**Problem to work on:**
Find each line in the records below that contains the string "pixel" and copy those lines out in full. Letter case must match.

**Data for this exercise:**
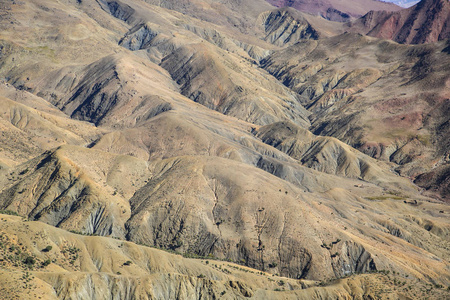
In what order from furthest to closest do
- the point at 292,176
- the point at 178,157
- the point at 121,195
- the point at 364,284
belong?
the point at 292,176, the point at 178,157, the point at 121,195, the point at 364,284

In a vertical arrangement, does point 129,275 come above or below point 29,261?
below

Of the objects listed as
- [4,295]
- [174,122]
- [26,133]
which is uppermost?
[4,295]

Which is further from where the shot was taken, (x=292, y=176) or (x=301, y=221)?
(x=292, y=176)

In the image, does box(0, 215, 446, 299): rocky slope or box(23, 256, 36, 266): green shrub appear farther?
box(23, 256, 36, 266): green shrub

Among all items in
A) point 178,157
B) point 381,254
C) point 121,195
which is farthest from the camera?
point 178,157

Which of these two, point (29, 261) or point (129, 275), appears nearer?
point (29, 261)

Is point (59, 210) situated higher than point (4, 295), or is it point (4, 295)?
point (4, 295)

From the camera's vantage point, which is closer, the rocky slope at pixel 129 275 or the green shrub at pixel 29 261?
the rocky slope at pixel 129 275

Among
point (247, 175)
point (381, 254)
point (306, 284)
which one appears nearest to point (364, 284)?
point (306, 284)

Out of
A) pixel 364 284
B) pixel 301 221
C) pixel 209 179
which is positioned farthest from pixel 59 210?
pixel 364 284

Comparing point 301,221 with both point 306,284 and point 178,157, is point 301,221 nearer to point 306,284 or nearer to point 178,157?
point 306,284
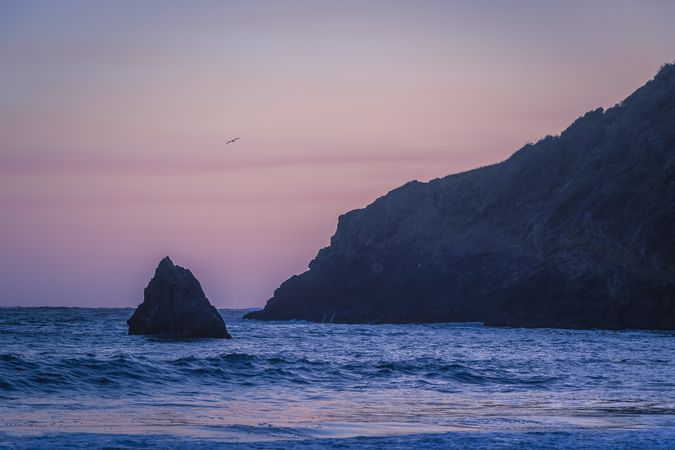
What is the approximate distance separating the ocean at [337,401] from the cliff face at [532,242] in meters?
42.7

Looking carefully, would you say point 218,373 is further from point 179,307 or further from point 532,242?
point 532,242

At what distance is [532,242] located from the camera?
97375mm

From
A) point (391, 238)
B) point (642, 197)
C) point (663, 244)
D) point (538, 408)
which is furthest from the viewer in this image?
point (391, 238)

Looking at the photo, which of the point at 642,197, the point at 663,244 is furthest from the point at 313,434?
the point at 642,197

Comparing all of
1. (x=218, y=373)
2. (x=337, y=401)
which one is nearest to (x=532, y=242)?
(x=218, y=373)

---

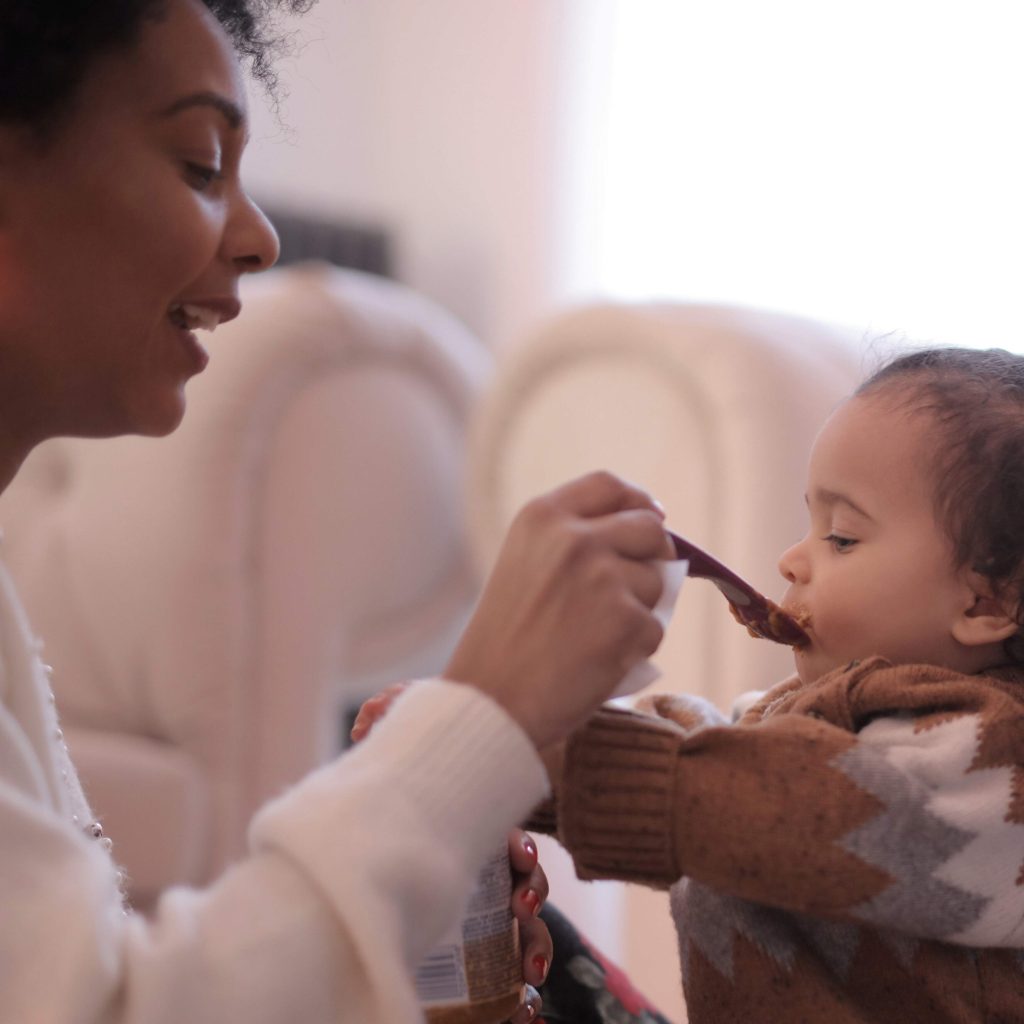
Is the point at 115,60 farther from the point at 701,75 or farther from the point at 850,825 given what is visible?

**Exercise solution:**
From the camera's vantage point, which is closer, the rocky slope at pixel 129 275 or the green shrub at pixel 29 261?
the rocky slope at pixel 129 275
A) pixel 364 284
B) pixel 301 221
C) pixel 209 179
which is positioned farthest from pixel 59 210?
pixel 364 284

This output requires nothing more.